*** Source records ***

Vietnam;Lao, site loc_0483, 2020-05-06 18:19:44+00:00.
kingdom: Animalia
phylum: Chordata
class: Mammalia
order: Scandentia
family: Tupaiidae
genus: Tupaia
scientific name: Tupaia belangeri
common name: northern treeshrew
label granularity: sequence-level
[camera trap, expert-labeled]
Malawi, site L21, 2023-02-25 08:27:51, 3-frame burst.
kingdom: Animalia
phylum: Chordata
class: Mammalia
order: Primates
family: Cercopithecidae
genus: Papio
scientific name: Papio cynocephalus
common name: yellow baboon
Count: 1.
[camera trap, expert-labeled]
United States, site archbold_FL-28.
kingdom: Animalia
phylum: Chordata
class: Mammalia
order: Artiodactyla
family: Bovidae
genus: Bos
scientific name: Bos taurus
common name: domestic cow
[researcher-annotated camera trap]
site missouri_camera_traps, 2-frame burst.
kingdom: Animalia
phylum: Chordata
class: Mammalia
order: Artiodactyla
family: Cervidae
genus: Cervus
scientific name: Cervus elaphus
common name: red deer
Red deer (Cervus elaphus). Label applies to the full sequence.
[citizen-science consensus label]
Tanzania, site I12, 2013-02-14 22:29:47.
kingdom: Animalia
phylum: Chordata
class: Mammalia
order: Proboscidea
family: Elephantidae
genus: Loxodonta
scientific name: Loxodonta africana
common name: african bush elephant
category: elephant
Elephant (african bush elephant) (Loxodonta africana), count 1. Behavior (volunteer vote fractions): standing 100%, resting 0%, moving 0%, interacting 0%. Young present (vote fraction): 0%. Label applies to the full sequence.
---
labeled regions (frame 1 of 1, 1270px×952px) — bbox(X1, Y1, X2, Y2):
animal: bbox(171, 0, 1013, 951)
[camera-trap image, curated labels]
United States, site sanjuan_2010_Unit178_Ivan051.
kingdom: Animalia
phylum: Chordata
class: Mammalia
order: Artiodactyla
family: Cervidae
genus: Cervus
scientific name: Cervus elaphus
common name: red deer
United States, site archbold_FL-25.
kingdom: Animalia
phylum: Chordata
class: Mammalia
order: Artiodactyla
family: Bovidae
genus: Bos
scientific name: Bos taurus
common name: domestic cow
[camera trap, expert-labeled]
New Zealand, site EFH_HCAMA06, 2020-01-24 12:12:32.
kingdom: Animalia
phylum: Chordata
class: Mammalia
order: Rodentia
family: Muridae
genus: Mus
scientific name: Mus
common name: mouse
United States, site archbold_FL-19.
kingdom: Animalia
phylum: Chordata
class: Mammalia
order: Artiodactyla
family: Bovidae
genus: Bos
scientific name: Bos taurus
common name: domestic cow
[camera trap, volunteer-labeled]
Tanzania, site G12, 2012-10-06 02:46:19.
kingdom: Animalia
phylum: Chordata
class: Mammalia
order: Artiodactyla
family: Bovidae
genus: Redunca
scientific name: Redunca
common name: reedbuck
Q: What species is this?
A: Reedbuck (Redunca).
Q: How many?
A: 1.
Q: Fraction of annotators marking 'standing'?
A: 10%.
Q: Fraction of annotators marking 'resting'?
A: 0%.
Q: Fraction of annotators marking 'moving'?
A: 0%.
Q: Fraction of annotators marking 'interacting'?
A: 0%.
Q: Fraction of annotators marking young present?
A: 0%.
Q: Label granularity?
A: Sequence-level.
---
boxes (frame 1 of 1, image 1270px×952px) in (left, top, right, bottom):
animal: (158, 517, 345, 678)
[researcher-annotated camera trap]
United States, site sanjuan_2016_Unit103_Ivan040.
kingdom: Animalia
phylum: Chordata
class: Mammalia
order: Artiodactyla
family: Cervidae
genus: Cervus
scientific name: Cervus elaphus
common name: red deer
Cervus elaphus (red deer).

***

= Aim of the task =
In the data above, find each line where the string "United" appears, then copy it.

= Response area =
United States, site archbold_FL-28.
United States, site sanjuan_2010_Unit178_Ivan051.
United States, site archbold_FL-25.
United States, site archbold_FL-19.
United States, site sanjuan_2016_Unit103_Ivan040.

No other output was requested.